On Monday, a day before National Teacher Day, Education Secretary Betsy DeVos said teachers should protest their pay and school conditions on “adult time,” so as not to hurt children.
The irony of DeVos saying teachers (and not DeVos’ own education policies) are what’s hurting children aside, phrasing it as “adult time” is patronizing. All of their time is adult time. They are adults working at their profession, and they should be able to strike just as people do in other lines of work. As the labor movement ramps up for educators across the U.S., her statement undermines teachers’ right to protest for better working conditions in an impactful way. It also blames the very people trying to educate students in spite of DeVos' recent proposal to cut $200 million for literacy efforts across the country — so who is really the one hurting students?

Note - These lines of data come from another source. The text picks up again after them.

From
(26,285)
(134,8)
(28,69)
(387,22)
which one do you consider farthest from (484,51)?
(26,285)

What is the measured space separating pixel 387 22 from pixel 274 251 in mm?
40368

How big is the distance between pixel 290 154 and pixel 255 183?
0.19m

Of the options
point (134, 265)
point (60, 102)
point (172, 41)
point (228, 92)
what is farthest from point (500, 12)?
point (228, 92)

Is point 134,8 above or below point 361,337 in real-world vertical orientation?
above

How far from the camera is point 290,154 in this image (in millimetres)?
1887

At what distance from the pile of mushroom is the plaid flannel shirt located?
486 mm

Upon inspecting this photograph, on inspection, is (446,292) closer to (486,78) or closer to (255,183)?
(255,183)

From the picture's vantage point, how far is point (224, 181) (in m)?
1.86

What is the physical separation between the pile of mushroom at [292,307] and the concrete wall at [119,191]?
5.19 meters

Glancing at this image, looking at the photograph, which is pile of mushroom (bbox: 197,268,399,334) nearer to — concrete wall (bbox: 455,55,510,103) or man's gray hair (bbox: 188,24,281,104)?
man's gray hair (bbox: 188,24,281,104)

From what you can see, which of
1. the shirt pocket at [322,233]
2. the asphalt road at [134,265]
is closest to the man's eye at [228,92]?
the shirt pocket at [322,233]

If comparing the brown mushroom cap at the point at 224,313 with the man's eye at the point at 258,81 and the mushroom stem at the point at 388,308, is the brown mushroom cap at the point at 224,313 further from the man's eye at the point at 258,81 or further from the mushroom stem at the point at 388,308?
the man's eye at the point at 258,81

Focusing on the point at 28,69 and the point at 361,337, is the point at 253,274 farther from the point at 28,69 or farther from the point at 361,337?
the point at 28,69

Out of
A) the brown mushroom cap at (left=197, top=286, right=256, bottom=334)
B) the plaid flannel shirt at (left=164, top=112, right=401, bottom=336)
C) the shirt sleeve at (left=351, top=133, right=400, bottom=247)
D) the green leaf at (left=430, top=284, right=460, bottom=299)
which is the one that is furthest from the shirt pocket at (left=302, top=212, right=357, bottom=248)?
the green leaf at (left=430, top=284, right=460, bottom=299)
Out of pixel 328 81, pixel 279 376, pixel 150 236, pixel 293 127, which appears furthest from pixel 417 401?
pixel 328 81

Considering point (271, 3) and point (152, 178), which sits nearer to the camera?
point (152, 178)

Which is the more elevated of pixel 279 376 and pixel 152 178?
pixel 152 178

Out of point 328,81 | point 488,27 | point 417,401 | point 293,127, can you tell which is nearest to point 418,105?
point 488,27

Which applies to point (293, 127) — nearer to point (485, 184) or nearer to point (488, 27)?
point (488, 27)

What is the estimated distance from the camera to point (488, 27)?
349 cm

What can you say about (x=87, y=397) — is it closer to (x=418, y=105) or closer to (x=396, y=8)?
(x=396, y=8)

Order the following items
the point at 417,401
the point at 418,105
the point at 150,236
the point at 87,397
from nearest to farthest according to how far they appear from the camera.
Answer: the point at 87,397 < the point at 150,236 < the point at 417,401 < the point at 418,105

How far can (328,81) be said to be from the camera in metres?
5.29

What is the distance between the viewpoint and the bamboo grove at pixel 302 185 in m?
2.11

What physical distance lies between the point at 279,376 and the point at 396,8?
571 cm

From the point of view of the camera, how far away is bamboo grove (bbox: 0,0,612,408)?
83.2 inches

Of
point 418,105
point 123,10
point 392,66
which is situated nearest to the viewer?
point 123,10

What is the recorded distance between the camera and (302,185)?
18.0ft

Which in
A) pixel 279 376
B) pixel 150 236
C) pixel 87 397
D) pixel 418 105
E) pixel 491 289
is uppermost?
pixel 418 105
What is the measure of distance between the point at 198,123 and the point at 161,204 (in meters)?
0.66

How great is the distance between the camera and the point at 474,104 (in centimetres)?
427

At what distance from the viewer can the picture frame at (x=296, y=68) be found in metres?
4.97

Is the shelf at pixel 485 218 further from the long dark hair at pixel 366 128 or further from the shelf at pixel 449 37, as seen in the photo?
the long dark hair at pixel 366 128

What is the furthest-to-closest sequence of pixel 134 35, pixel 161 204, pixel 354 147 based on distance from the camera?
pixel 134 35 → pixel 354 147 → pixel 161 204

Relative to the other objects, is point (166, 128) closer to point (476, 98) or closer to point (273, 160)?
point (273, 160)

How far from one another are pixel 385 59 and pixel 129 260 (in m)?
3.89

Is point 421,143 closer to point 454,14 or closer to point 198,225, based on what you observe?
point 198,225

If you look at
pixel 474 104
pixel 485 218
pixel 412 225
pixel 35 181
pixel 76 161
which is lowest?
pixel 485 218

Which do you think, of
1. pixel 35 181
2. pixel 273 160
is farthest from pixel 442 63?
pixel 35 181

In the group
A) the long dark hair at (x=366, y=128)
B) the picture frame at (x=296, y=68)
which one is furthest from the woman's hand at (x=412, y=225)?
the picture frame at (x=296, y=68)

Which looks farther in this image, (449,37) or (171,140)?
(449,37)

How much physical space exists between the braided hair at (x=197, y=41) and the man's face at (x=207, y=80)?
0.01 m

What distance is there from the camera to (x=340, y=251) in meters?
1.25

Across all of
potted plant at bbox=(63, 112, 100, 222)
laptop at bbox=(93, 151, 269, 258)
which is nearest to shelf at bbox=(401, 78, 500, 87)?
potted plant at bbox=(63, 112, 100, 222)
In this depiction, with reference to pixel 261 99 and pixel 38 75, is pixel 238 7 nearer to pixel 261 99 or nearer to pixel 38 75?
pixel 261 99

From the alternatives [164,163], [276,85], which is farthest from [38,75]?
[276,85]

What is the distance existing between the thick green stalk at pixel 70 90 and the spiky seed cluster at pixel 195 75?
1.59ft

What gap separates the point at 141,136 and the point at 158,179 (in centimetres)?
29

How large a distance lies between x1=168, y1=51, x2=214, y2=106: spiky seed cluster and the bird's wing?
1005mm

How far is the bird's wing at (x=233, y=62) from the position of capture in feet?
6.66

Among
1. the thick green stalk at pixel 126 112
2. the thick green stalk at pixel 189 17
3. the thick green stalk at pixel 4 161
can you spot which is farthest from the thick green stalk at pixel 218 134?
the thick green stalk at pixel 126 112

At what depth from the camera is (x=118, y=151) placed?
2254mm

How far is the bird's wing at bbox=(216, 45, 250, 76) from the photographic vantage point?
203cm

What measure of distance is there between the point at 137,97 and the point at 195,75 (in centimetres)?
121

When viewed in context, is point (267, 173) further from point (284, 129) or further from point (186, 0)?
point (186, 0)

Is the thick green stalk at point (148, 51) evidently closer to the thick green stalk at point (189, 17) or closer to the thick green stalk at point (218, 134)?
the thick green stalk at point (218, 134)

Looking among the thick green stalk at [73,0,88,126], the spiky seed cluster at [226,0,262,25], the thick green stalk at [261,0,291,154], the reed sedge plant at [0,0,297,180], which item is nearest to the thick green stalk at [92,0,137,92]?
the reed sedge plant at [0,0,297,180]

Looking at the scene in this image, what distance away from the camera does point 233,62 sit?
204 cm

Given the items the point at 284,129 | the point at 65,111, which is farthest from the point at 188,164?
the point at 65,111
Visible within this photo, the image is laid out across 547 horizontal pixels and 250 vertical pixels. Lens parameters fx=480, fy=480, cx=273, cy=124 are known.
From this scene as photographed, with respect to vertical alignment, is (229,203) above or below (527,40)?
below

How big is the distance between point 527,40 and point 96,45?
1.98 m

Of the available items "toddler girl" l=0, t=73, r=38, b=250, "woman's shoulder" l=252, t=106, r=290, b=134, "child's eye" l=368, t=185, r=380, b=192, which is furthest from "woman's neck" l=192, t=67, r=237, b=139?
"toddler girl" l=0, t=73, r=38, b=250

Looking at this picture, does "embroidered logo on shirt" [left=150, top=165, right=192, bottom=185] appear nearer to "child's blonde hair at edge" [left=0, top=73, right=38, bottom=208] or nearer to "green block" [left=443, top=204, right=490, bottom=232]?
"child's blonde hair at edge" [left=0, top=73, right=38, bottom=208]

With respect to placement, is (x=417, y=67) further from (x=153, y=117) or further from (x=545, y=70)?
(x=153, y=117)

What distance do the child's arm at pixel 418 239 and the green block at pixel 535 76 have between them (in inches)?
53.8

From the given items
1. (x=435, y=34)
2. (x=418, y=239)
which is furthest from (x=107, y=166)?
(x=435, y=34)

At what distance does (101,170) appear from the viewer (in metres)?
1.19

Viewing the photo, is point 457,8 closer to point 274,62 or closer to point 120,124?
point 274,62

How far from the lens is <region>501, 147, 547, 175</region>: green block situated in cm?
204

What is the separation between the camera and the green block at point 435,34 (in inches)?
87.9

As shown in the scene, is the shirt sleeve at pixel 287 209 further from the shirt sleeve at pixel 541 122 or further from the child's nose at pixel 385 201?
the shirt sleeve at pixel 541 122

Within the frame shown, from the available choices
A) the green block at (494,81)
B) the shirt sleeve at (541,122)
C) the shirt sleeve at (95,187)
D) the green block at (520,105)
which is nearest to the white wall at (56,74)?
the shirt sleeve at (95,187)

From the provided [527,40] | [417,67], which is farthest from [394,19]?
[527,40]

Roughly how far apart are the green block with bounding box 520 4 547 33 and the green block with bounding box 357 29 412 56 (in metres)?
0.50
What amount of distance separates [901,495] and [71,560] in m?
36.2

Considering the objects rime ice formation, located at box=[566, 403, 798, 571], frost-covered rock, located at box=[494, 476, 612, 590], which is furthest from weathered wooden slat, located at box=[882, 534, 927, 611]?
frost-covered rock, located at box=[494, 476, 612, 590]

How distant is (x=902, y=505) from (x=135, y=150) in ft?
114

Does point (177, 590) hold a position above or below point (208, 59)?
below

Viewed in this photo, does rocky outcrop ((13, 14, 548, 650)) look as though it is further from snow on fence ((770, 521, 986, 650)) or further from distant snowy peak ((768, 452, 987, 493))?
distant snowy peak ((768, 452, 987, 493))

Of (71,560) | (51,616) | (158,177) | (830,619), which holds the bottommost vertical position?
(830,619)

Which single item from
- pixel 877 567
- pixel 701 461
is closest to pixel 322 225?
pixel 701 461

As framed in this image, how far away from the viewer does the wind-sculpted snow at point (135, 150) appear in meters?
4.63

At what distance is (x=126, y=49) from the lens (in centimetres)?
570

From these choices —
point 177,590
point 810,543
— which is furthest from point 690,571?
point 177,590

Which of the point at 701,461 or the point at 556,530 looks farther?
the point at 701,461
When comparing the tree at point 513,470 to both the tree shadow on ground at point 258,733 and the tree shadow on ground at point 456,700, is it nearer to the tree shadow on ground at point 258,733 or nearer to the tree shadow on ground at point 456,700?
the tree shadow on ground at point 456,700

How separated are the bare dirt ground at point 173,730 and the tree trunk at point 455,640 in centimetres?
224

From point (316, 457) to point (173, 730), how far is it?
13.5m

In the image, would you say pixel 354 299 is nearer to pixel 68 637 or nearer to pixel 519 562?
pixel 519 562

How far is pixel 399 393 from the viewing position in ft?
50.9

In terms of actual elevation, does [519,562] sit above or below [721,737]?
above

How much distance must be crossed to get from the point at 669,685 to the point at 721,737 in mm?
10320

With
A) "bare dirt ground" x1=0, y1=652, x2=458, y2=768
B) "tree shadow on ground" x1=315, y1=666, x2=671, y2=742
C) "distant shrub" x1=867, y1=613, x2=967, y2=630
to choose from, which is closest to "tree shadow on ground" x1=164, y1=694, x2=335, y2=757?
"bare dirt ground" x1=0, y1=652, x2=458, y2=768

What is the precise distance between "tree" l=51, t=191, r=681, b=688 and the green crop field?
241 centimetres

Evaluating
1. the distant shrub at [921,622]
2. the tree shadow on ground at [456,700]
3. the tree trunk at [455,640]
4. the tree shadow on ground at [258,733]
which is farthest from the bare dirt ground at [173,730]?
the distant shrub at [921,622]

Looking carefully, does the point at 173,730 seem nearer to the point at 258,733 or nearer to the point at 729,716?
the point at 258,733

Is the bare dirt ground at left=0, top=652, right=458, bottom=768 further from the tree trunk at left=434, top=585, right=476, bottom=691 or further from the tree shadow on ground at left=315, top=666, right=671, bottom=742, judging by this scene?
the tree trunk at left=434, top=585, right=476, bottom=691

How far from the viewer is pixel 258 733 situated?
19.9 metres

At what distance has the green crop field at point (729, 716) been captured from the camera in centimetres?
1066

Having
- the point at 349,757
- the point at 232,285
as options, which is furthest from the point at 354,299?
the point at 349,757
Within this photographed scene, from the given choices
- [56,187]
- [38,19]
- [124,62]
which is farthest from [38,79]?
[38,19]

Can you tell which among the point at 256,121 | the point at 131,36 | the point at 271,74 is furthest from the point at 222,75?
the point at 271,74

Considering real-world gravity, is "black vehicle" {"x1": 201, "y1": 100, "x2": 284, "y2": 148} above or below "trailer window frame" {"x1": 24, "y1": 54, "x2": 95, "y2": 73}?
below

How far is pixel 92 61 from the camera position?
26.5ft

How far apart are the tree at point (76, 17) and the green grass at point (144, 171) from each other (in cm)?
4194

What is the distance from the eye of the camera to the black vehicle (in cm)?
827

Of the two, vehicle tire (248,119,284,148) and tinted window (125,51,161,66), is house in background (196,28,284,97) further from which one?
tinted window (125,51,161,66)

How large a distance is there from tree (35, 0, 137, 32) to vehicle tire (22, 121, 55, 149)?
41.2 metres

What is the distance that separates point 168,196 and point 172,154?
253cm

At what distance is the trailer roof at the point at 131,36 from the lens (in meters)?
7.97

DeVos went on to claim that the media uses her name as “clickbait,” and further said she doesn’t like being in the media spotlight.
“I don’t enjoy the publicity that comes with my position,” the billionaire told a room full of journalists at the National Education Writers Association conference in Baltimore. “I don’t love being up on stage or on any kind of platform.”
Something that Michigan’s public school students likely don’t love is the privatizing of their public education by a person who has no experience with curriculum, with school governance, or as an educator. Meanwhile, DeVos’ budget proposal pushes to increase federal grants to charter schools by $60 million, according to The Atlantic.
The secretary of education, i.e. the person responsible for advising the federal government on U.S. education programs, went on to say that “education is not about Betsy DeVos nor any other individual."
What DeVos, a Michigan native, seems to gloss over in her statements is that the decisions she makes in her roles have direct ramifications. Prior to her current position as education secretary, DeVos served as a Republican Party chairwoman in Michigan, as well as chair of the pro-school-choice advocacy group American Federation for Children. The Michigan students learning in the charter schools she supported mostly tested below state averages for reading and math, according to The Washington Post. As such, the public’s concern about her policies is to be expected.
As long as DeVos cares more about the billion-dollar charter school industry than about students’ access to quality education overall, the more the issue is likely to draw criticism. If she doesn’t want all the attention, a good look at her own policies is in order.
However, DeVos, one of the longest-serving members of the Trump administration, hinted that she may not continue to serve as the secretary of education should Trump be re-elected in 2020.
“I’m not sure my husband would be OK with that,” DeVos said.